Alors vous rassemblez les symboles et cherchez les signes dans les récits… Car il y a plusieurs récits : ce que vit Eric se mêle aux bribes de récit sur la mort de Clio. En les croisant, un schéma se profile rapidement. Personnellement j'ai adoré ce fil rouge, qui permet de voir au delà du premier degré de lecture : Il explique ce qu'est en train de vivre Eric, et donne rapidement un sens plus profond à toute cette histoire.


« Vous avez tout à fait raison. Ce n'est qu'un tas de truc empilés, de belles choses très ordinaires. Mais l'idée que ces choses incarnent, la signification que nous leur avons donnée en les rassemblant, c'est cela qui est important. »

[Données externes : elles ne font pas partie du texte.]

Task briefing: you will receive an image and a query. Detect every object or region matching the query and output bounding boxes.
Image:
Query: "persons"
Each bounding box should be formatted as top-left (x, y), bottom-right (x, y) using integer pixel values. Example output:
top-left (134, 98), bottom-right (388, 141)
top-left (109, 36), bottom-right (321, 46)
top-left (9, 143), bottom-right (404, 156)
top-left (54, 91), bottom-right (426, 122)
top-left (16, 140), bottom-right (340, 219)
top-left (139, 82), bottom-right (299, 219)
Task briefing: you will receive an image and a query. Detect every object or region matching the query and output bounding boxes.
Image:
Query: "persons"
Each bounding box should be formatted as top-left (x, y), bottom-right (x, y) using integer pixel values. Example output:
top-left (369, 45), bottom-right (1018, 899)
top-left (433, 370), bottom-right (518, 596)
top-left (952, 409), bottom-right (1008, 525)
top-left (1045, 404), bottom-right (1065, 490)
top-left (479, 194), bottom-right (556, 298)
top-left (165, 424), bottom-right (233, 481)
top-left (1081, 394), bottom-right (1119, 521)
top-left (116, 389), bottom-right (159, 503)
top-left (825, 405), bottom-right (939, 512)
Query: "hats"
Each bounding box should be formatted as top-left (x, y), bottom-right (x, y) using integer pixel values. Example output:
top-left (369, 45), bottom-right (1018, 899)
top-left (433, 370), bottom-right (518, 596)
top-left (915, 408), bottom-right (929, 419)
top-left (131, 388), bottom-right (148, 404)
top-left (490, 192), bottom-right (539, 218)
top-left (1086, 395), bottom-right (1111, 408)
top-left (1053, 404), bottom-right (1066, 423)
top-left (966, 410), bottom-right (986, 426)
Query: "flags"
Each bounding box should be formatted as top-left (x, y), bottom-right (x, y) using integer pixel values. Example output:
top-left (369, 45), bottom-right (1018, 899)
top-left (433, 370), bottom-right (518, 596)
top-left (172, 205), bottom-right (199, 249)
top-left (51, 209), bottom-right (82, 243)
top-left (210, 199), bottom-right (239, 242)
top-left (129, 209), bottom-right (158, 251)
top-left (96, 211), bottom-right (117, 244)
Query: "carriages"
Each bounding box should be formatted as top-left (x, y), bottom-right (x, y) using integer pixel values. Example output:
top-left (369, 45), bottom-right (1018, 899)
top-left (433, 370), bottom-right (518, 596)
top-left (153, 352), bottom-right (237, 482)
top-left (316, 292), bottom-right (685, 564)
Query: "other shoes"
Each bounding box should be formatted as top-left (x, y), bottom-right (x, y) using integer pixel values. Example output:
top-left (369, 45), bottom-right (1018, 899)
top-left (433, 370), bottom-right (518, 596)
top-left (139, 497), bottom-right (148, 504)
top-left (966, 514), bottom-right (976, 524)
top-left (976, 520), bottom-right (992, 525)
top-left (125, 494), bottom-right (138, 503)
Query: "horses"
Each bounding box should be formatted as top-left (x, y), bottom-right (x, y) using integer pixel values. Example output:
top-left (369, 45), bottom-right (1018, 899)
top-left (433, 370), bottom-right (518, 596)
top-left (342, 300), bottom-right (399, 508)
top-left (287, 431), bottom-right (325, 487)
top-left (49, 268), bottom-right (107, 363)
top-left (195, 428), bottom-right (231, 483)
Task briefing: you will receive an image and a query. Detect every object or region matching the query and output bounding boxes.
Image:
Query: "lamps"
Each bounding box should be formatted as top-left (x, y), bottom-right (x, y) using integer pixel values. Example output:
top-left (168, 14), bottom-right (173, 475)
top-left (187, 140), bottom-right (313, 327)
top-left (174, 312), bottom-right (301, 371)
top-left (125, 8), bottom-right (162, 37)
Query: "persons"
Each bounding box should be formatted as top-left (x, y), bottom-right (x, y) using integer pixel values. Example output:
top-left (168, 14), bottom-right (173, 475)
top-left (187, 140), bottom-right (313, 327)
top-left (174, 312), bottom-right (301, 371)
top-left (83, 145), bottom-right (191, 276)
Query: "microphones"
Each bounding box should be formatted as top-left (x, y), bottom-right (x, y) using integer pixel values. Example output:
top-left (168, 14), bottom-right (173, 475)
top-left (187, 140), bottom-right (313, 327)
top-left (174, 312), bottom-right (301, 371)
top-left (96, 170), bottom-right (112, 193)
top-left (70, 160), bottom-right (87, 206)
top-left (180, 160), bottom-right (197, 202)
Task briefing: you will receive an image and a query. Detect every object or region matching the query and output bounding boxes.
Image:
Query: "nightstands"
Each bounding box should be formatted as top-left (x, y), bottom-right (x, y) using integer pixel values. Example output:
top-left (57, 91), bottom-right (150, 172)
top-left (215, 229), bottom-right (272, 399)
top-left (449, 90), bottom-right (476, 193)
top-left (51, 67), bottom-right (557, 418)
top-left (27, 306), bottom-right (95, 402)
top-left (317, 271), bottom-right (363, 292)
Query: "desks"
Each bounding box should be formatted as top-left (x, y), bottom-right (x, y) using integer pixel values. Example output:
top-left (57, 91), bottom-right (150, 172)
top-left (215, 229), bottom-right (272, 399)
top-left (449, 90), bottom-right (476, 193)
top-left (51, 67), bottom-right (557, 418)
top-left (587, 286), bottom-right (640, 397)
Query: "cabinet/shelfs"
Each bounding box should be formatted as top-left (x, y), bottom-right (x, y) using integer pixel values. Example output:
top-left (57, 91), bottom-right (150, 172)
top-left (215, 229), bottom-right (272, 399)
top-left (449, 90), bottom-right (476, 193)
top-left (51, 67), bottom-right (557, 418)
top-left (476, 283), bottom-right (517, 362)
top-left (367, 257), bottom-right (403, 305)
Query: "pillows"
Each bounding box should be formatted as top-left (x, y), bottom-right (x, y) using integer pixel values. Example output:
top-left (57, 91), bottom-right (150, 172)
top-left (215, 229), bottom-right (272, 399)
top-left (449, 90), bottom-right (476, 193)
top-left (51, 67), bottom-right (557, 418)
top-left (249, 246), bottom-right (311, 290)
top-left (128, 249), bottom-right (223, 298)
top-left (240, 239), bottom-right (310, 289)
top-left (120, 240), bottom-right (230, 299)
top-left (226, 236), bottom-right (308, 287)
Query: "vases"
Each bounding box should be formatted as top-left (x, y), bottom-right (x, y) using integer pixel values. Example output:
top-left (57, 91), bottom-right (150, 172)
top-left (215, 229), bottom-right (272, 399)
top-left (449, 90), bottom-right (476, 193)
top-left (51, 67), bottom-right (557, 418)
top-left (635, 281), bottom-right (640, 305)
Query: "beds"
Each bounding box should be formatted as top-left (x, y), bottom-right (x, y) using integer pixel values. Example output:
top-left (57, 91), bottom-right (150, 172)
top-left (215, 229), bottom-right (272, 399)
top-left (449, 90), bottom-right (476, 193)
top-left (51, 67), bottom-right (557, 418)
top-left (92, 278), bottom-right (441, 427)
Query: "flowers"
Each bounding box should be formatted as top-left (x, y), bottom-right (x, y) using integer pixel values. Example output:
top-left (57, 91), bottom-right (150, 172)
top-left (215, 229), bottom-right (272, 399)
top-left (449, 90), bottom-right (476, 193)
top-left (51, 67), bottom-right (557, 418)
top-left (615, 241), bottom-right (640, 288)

. La freudienne en moi - qui a durant un temps connu les sommeils comateux sous morphine où ce que vous voyez, entendez, ou avez vécu peu avant, vos pensées et réflexions, vos angoisses refoulées, deviennent des formes, des lieux et personnes se mouvant dans une histoire « abracadabrantesque », tentant bizarrement de vous faire passer un message de votre subconscient que votre conscience n'a pas encore pu gérer - y a immédiatement cherché une interprétation psychologique, fait des recoupements dans les récits pour trouver un sens bien plausible à toute cette folle aventure. Moi qui ne raffole pas de la littérature de l'imaginaire, je me suis attachée aux mots d'Eric, à ce que son subconscient et ces actes me disaient de lui, de ses peurs, de ses blessures encore béantes.


« Parfois, quand on somnole, les idées et les sentiments murmurent avec de toutes petites voix au fond de notre crâne. »


Est-on dans un simple roman d'aventure fantastique ? Dans le cerveau d'un malade ? Dans un conte métaphorique sur le langage ? Ou encore un remake modernisé du mythe d'Orphée et d'Eurydice, où Orphée ne peut sauver sa belle et la remonter des ténèbres (encore un mot indice dans le texte) à cause de son action ? Ou même d'un mélange de tout cela ? Orphée… Comme le bateau qui prendra corps sous les yeux d'Eric pour le mener vers la fin de son histoire.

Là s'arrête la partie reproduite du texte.